* _Document extract_
START
Hello!
Analyzing the implementation of DM/CGGI it seems to me that relocating the application of NTTs/INTTs could save 1 NTT and 2 INTTs per bootstrapping. I wanted to share the analysis in case it could result in a (slight) optimization of the implementation or to know whether there is something fundamentally wrong with my approach. (I think it would also apply to LMKCDEY, but I haven’t looked closely into that code.)
I will follow the BootstrapFunc and BootstrapFuncCore functions as a base for the following description, though the same would hold for the EvalBinGate and BootstrapGateCore functions. The life-cycle of the accumulator through a full bootstrapping procedure based on those functions can be abstracted to:
Initialization
AddToAccX (called repeatedly, X \in {DM, CGGI})
-
Save (A_{NTT}, B_{NTT}) := (A, B) for X == CGGI
-
(A_0, B_0, \cdots, A_{dg-1}, B_{dg-1}) := \mathrm{SignedDecompose}(A, B) [DM, CGGI]
-
(A_0, B_0, \cdots, A_{dg-1}, B_{dg-1}) := (\mathrm{NTT}(A_0), \mathrm{NTT}(B_0), \dots, \mathrm{NTT}(A_{dg-1}), \mathrm{NTT}(B_{dg-1})) [DM, CGGI]
-
If X == DM:
- (A, B) := (A_0, B_0, \dots, A_{dg-1}, B_{dg-1}) * \mathrm{ev} [code]
-
If X == CGGI:
- (A, B) := (A_{NTT}, B_{NTT}) + (A_0, B_0, \dots, A_{dg-1}, B_{dg-1}) * \mathrm{ev}_1 * monomial + (A_0, B_0, \dots, A_{dg-1}, B_{dg-1}) * \mathrm{ev}_2 * monomialNeg [code]
Extraction
-
A := \mathrm{Transpose}(A) [code]
-
(A, B) := (\mathrm{INTT}(A), \mathrm{INTT}(B)) [code]
-
(a_{LWE}, b_{LWE}) := (A, B[0]) [code]
Note how the \mathrm{NTT} performed in the Initialization and the two \mathrm{INTTs} performed in the first call to AddToAcc are redundant. One way to avoid computing those is to remove the NTT from the Initialization, to move the 2 INTTs from the beginning of AddToAcc to the end of the function and to remove the 2 INTTs from the Extraction.
That approach would follow this structure:
Initialization
- Construct B from f and b
AddToAccX (called repeatedly, X \in {DM, CGGI})
-
Save (A_{coef}, B_{coef}) := (A, B) for X == CGGI
-
(A_0, B_0, \cdots, A_{dg-1}, B_{dg-1}) := \mathrm{SignedDecompose}(A, B)
-
(A_0, B_0, \cdots, A_{dg-1}, B_{dg-1}) := (\mathrm{NTT}(A_0), \mathrm{NTT}(B_0), \dots, \mathrm{NTT}(A_{dg-1}), \mathrm{NTT}(B_{dg-1}))
-
If X == DM:
- (A, B) := (A_0, B_0, \dots, A_{dg-1}, B_{dg-1}) * \mathrm{ev}
-
If X == CGGI:
- (A, B) := (A_0, B_0, \dots, A_{dg-1}, B_{dg-1}) * \mathrm{ev}_1 * monomial + (A_0, B_0, \dots, A_{dg-1}, B_{dg-1}) * \mathrm{ev}_2 * monomialNeg
-
(A, B) := (\mathrm{INTT}(A), \mathrm{INTT}(B))
END
* _Entries_
START
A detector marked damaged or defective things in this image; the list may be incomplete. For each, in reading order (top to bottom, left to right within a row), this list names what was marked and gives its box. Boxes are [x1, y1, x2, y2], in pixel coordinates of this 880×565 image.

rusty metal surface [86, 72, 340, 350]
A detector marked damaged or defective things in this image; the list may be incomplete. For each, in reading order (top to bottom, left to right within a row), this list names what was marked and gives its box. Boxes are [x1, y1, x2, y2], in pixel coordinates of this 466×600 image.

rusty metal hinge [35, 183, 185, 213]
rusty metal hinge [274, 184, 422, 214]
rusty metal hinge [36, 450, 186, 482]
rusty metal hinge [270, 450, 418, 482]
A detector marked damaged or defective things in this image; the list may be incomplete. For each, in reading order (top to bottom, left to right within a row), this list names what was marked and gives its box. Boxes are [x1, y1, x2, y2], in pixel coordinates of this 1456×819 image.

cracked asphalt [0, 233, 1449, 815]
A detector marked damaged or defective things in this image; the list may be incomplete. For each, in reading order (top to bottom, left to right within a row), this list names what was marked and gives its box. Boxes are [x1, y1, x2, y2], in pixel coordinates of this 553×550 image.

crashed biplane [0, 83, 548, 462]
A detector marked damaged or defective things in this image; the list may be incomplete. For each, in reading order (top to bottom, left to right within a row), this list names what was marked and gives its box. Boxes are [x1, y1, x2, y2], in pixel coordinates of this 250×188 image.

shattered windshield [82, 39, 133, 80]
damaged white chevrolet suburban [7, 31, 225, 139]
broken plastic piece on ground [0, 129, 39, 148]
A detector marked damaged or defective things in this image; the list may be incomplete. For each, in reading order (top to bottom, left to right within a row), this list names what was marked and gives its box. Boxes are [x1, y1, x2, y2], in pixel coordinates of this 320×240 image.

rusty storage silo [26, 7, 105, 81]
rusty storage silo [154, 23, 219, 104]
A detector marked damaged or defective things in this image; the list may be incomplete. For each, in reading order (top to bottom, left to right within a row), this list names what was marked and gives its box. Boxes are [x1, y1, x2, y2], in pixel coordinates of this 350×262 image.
END
* _Written exercise 1_
Can you copy out, word for word, the records from their first line through the line that contains "rusty metal hinge [270, 450, 418, 482]", inclusive?
* _Written exercise 2_
How would the forum post on saving NTTs and INTTs in DM/CGGI bootstrapping continue from its last line?

* _Exercise result 1_
A detector marked damaged or defective things in this image; the list may be incomplete. For each, in reading order (top to bottom, left to right within a row), this list names what was marked and gives its box. Boxes are [x1, y1, x2, y2], in pixel coordinates of this 880×565 image.

rusty metal surface [86, 72, 340, 350]
A detector marked damaged or defective things in this image; the list may be incomplete. For each, in reading order (top to bottom, left to right within a row), this list names what was marked and gives its box. Boxes are [x1, y1, x2, y2], in pixel coordinates of this 466×600 image.

rusty metal hinge [35, 183, 185, 213]
rusty metal hinge [274, 184, 422, 214]
rusty metal hinge [36, 450, 186, 482]
rusty metal hinge [270, 450, 418, 482]

* _Exercise result 2_
-
If X == CGGI:
- (A, B) := (A, B) + (A_{coef}, B_{coef})
Extraction
-
A := \mathrm{SignedPermute}(A)
-
(a_{LWE}, b_{LWE}) := (A, B[0])
There are two issues to overcome when changing the positions of the INTTs:
-
To update (A, B) in AddToAccCGGI we need to add the input value of the accumulator, that I denoted as (A_{NTT}, B_{NTT}) for the current version. In the proposed version, however, there is no access to an “NTT” version of the input accumulator, so we would have to add the input accumulator only after applying the INTTs.
-
The current version of the Extraction transposes A before applying the INTTs to account for the mismatch in the keys, which is not possible in the proposed version. I am not really sure of how that transposition works (what is its effect on the vector?), but I understand that it should be possible to perform a similar permutation having the mask A in coefficient form. According to [MP21, Section 3.1], if no transposition is performed we would end up with a ciphertext encrypted under the key z = (z_0, -z_{N-1}, \dots, -z_{1}) \in \mathbb{Z}_Q^N (accounting for the embedding into Z_Q[X]/(X^N+1)). I understand that to obtain a ciphertext encrypted under the original key we could take the mask A in coefficient form, leave the 0th element untouched, and reverse and change the sign of the rest of the vector. That is the operation that I denoted by \mathrm{SignedPermute}(\cdot).
This way we would effectively save the computation of 1 NTT and 2 INTTs. I would like to know whether there is something wrong with the proposed approach.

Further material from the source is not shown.